• **Aim**: List every line of the data that contains the string "green", matching case exactly.

• **Source data**:
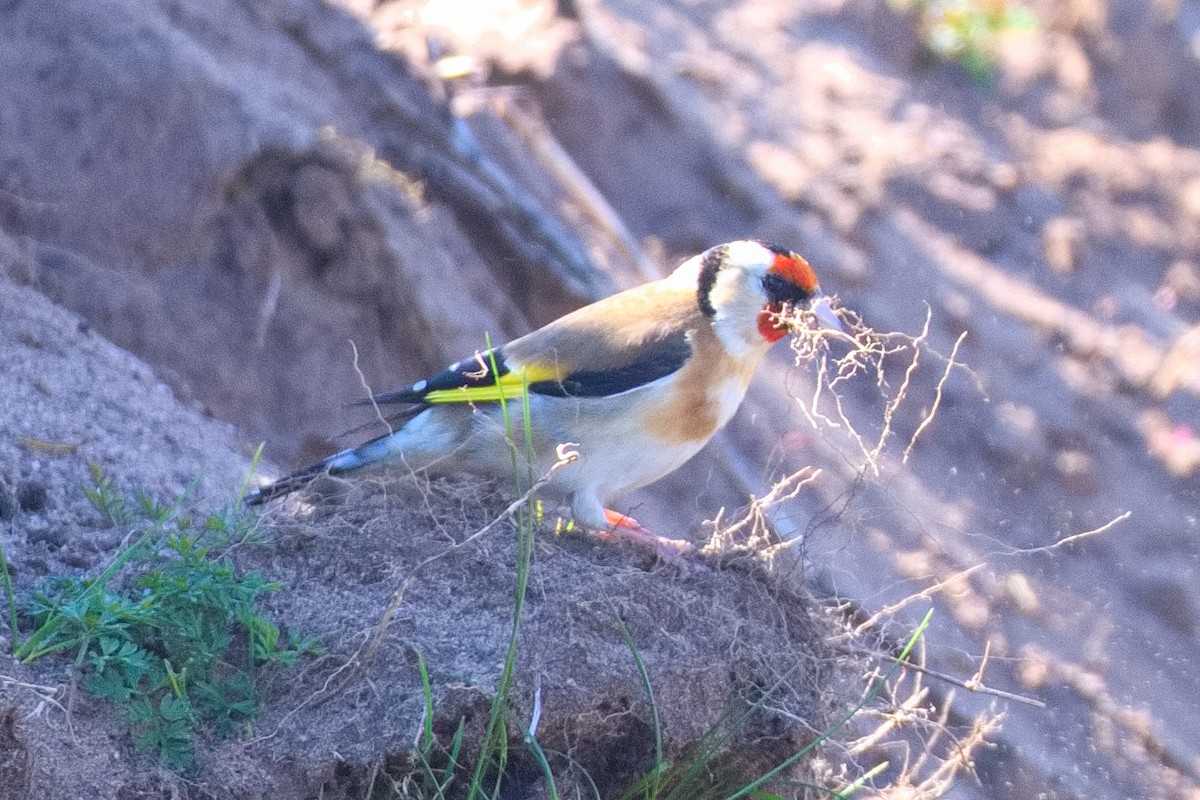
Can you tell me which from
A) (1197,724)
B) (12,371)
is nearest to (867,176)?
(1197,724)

---

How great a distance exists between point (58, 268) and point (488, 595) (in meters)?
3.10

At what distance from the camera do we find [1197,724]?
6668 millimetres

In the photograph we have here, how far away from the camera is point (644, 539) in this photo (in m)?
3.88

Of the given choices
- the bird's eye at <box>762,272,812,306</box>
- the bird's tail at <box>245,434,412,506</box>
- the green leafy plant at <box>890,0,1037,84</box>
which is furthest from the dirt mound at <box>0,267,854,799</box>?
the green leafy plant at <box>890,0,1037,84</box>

--

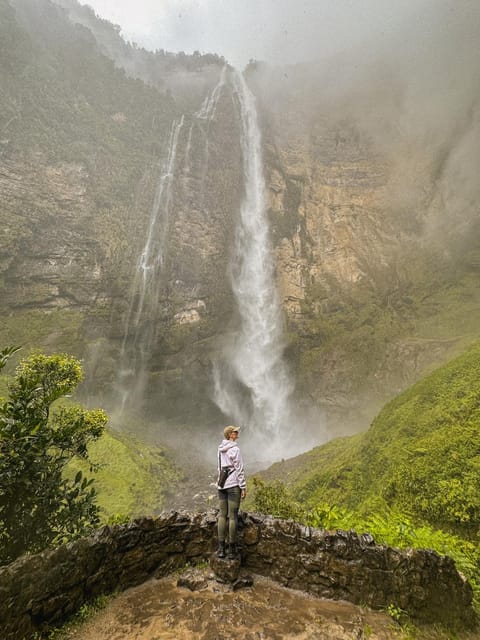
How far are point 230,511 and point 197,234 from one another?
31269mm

• **Worked solution**:
- the green leafy plant at <box>890,0,1037,84</box>
the green leafy plant at <box>890,0,1037,84</box>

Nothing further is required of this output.